Valentine lived and enlisted at Chelmsford into the 1/5th Battalion of the Essex Regiment in 1911, serving ultimately as Corporal 1480. The battalion was a Territorial unit formed in 1908 with its headquarters in Market Road, Chelmsford, and it contained many Chelmsford men who were to lose their lives in the war. The term ‘territorial’ indicated that the volunteers such as Valentine who served with the battalion were under no obligation to serve overseas, with their focus on home defence, but many like him agreed to serve abroad after the declaration of war on 4th August 1914.
At the outbreak of the war Valentine’s battalion and the other Territorial battalions that formed the Essex Brigade were half way through their fortnight’s annual training at Clacton.
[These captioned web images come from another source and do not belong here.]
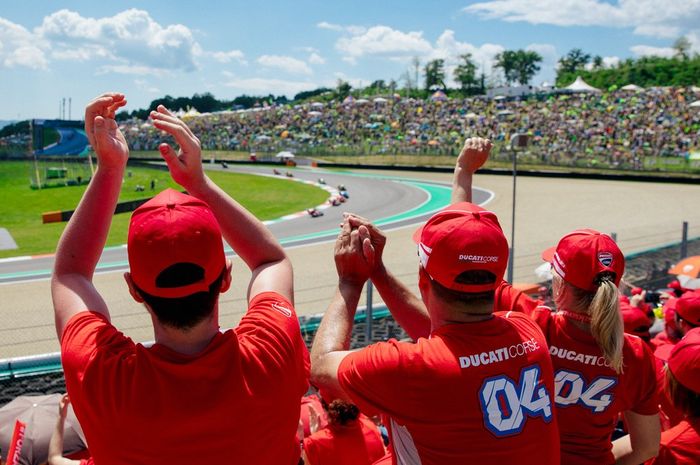 Ducati memiliki tribun sendiri di sirkuit Misano untuk memberi semangat pembalapnya di MotoGP San Marino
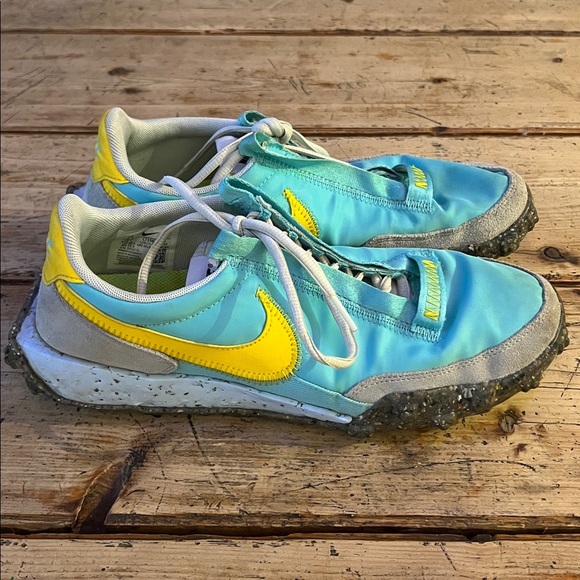 Nike Waffle Racer Crater Sneakers in Bleached Aqua - Picture 7 of 14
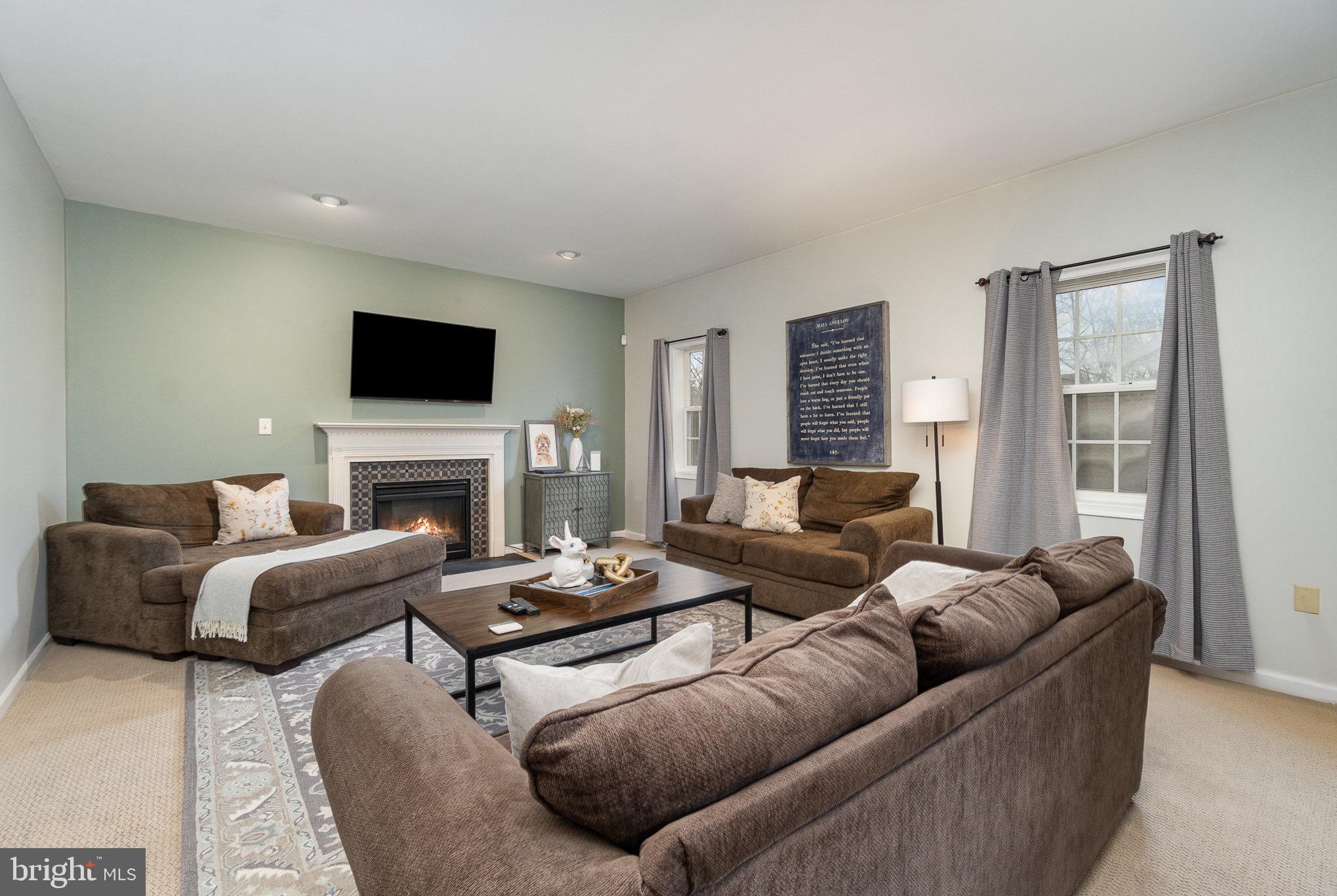 BOW CREEK - Residential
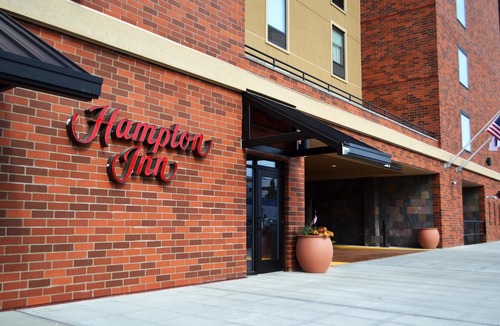 Port Gardner Hotel | Hampton Inn Seattle/Everett Downtown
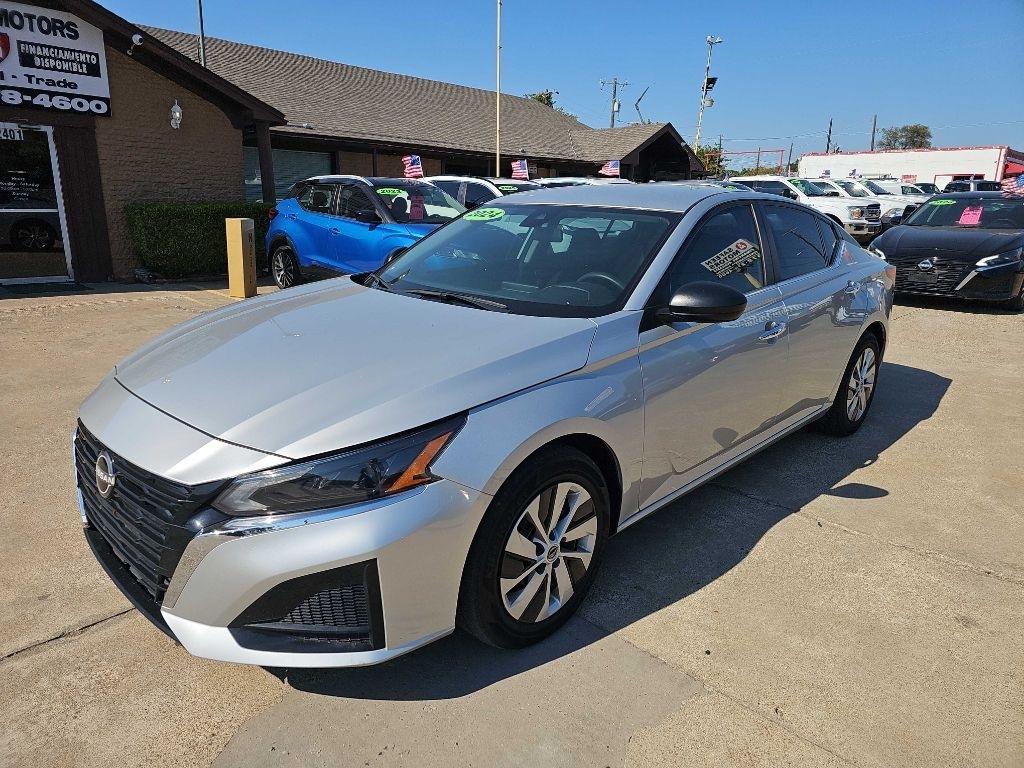 Nissan Altima 2.5 S Sedan 2024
On 3rd August 1914, the day before war was declared, Valentine’s battalion was initially ordered back to Chelmsford, but that was countermanded and the battalion marched for Dovercourt that afternoon. The following day mobilization papers were issued to all ranks and the battalion was allotted part of a pre-arranged defensive line west of Dovercourt.
On 9th August 1914 the battalion was sent to Brentwood. It did not stay there long, moving to north-east Norfolk by the end of the month. In April 1915 it moved to West Bergholt, before transferring to St. Alban’s in Hertfordshire the middle of the following month. By then the battalion, along with three other Essex Territorial battalions formed the 161st (Essex) Brigade in the 54th (East Anglian) Division. The majority of the period since the outbreak of the war had been spent training in expectation of foreign service.
After the war his father continued to run his clothier business, Messrs, Day and Company, of Duke Street, Chelmsford, before moving to Witham in 1927. His father died in 1948, aged 84. Valentine’s mother died in 1953, aged 86.
Valentine’s aunt, Florence Emma Scruby (1862-1948), was married to Alexander Hoskin (1862-1932), the tenant of Boarded Barns Farm, Broomfield Road, Chelmsford when it was sold by the Mildmay family in August 1917. Two years later it was purchased by Chelmsford Borough Council and became the Boarded Barns Housing Estate.